→ TASK OBJECTIVE:
Only one stretch of the records below should be repeated. It starts with the line containing "scientific name: Panthera leo" and goes on through the line containing "scientific name: Arvicolinae", exactly as written.

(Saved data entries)
----------

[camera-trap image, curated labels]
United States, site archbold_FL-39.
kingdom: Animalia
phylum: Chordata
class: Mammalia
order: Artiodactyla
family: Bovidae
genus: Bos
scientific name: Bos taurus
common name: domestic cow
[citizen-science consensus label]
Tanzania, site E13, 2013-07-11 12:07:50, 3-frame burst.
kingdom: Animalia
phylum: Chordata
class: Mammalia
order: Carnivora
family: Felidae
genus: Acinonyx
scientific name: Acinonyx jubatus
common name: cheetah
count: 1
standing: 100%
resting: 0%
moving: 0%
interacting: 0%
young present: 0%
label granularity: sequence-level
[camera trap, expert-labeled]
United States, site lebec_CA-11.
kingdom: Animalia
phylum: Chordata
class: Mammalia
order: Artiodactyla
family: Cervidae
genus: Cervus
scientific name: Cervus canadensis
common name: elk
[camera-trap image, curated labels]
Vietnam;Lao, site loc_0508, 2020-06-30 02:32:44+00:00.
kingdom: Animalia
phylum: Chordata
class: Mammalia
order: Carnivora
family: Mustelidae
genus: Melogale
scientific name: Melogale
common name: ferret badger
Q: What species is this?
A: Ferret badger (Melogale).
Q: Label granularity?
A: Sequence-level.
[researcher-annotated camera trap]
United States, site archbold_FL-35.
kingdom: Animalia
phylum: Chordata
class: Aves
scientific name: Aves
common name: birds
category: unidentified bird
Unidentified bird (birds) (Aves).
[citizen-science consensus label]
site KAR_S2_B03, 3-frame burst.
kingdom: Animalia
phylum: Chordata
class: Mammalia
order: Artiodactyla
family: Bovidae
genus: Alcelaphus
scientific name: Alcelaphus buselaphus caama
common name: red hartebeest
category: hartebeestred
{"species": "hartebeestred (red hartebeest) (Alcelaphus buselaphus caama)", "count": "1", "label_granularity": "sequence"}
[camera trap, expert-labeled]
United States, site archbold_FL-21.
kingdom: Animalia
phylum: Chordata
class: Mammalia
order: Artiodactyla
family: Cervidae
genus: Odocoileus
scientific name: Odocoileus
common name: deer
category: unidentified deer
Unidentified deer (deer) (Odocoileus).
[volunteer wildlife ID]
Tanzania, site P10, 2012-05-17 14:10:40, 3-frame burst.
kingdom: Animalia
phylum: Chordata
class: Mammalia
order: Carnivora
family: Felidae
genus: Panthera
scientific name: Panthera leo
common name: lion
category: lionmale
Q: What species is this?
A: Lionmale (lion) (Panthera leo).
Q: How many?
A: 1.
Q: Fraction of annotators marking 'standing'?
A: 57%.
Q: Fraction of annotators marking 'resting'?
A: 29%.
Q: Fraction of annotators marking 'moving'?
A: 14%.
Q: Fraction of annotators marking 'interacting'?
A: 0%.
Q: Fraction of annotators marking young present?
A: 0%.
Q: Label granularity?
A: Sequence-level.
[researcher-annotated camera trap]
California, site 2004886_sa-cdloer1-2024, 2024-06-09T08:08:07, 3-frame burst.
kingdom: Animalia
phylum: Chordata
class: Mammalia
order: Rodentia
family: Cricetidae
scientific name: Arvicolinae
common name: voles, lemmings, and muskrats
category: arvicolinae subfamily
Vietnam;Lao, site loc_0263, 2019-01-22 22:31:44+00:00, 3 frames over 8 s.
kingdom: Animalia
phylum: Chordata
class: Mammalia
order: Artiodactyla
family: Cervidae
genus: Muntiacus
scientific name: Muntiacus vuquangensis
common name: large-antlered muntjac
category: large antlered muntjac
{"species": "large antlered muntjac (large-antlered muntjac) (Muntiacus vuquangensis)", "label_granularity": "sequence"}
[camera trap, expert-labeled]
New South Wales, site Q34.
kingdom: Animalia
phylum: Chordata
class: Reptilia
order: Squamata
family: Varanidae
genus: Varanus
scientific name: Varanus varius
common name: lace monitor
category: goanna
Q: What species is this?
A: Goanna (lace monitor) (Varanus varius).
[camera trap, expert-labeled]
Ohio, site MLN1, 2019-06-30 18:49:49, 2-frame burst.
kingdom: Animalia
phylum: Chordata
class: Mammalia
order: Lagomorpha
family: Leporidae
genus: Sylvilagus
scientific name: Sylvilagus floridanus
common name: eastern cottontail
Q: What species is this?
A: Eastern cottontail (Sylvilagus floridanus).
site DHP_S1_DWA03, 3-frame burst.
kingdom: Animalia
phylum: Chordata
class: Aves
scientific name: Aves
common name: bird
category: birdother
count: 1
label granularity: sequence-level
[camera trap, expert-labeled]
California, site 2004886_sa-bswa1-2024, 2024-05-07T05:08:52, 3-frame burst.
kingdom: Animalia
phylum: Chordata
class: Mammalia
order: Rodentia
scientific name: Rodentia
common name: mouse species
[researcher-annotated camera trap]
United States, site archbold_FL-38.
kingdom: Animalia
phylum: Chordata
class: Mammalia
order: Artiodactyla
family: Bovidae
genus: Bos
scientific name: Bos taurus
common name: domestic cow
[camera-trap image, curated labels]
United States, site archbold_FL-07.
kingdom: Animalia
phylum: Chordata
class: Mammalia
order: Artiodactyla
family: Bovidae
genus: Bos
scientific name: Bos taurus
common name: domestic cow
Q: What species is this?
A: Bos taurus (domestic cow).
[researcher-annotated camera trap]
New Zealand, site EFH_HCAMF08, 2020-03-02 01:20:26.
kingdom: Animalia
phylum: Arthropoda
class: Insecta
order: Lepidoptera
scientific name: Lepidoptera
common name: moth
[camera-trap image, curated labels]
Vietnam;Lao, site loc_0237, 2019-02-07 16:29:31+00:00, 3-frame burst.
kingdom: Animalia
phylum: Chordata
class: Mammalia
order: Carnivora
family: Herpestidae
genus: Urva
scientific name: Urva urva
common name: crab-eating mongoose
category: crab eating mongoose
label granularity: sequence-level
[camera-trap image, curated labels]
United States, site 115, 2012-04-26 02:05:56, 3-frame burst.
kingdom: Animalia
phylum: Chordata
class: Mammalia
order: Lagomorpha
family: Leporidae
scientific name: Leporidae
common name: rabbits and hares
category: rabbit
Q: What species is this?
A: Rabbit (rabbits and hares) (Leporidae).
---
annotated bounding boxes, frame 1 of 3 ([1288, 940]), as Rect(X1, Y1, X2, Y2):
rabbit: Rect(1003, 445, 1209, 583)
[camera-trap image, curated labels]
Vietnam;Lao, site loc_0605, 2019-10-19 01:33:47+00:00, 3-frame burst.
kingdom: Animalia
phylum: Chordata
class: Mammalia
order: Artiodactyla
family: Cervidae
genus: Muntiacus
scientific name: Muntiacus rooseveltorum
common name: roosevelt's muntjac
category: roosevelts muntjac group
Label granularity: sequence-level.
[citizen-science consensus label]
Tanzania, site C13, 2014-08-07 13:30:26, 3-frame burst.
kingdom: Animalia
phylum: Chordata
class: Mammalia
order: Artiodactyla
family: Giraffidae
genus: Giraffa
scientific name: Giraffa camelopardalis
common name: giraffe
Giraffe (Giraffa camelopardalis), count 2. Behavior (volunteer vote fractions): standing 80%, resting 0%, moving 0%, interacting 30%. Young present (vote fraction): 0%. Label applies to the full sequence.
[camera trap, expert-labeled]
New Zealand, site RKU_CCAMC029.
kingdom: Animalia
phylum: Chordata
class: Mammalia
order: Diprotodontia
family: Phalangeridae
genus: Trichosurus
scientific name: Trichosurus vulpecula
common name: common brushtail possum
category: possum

----------

→ EXERCISE RESULT:
scientific name: Panthera leo
common name: lion
category: lionmale
Q: What species is this?
A: Lionmale (lion) (Panthera leo).
Q: How many?
A: 1.
Q: Fraction of annotators marking 'standing'?
A: 57%.
Q: Fraction of annotators marking 'resting'?
A: 29%.
Q: Fraction of annotators marking 'moving'?
A: 14%.
Q: Fraction of annotators marking 'interacting'?
A: 0%.
Q: Fraction of annotators marking young present?
A: 0%.
Q: Label granularity?
A: Sequence-level.
[researcher-annotated camera trap]
California, site 2004886_sa-cdloer1-2024, 2024-06-09T08:08:07, 3-frame burst.
kingdom: Animalia
phylum: Chordata
class: Mammalia
order: Rodentia
family: Cricetidae
scientific name: Arvicolinae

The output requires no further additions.